Please reproduce the material below word for word, beginning at the line that contains "What is the distance of" and stopping after the line that contains "3.85 meters".

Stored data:
^^^^^^^^^^^^^^^^

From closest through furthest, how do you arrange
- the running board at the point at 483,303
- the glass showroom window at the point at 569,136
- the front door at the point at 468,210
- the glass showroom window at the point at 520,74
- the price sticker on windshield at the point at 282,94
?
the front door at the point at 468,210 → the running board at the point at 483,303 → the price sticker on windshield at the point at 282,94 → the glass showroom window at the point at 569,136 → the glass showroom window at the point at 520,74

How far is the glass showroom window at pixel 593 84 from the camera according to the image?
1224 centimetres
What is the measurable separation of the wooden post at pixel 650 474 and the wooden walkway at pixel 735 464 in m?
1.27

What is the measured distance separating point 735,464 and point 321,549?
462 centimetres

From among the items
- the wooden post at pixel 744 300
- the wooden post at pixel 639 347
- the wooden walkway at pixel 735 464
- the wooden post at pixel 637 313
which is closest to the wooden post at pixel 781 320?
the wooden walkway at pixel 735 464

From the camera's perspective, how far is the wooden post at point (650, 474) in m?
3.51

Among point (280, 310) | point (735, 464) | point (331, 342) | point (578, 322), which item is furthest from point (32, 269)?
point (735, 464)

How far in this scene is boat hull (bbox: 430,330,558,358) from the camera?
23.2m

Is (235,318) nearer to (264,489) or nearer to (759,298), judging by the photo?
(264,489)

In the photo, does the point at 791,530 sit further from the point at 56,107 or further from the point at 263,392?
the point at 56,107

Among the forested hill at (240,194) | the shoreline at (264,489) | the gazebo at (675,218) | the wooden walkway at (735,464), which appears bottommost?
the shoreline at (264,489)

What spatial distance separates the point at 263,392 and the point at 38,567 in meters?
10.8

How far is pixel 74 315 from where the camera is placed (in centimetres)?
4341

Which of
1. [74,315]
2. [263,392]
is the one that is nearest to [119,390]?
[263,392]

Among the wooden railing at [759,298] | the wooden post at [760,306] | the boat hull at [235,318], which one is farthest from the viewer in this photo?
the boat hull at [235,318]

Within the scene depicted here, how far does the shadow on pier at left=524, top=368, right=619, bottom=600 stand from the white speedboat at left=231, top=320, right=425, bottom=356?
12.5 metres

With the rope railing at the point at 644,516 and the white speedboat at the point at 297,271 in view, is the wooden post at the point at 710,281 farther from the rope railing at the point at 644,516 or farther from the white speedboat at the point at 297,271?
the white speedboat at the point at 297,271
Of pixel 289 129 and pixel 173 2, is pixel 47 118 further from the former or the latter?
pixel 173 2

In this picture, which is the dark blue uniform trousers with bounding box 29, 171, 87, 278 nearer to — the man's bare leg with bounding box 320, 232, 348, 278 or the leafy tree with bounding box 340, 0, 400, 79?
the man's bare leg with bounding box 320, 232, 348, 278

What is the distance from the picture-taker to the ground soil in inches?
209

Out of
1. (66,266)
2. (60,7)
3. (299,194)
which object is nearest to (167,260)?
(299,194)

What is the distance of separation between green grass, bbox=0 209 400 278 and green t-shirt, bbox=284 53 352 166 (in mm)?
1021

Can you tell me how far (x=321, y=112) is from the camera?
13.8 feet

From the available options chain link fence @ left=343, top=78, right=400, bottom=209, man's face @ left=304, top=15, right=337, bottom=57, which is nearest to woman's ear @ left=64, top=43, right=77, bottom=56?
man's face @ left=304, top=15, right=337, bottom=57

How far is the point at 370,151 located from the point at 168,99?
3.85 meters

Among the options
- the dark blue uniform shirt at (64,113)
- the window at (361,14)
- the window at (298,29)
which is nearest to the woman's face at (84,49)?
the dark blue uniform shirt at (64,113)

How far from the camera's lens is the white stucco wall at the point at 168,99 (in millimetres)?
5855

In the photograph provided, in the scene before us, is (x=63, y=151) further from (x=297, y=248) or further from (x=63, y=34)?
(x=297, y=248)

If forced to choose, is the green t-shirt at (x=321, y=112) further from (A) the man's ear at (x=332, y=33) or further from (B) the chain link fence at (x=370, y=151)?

^^^^^^^^^^^^^^^^

Written response:
What is the distance of separation between green grass, bbox=0 209 400 278 and green t-shirt, bbox=284 53 352 166 (in mm)?
1021

Can you tell me how far (x=321, y=112) is from the camera?
13.8 feet

From the available options chain link fence @ left=343, top=78, right=400, bottom=209, man's face @ left=304, top=15, right=337, bottom=57, which is nearest to woman's ear @ left=64, top=43, right=77, bottom=56?
man's face @ left=304, top=15, right=337, bottom=57

How far is the point at 370,151 located from the point at 168,99?
3.85 meters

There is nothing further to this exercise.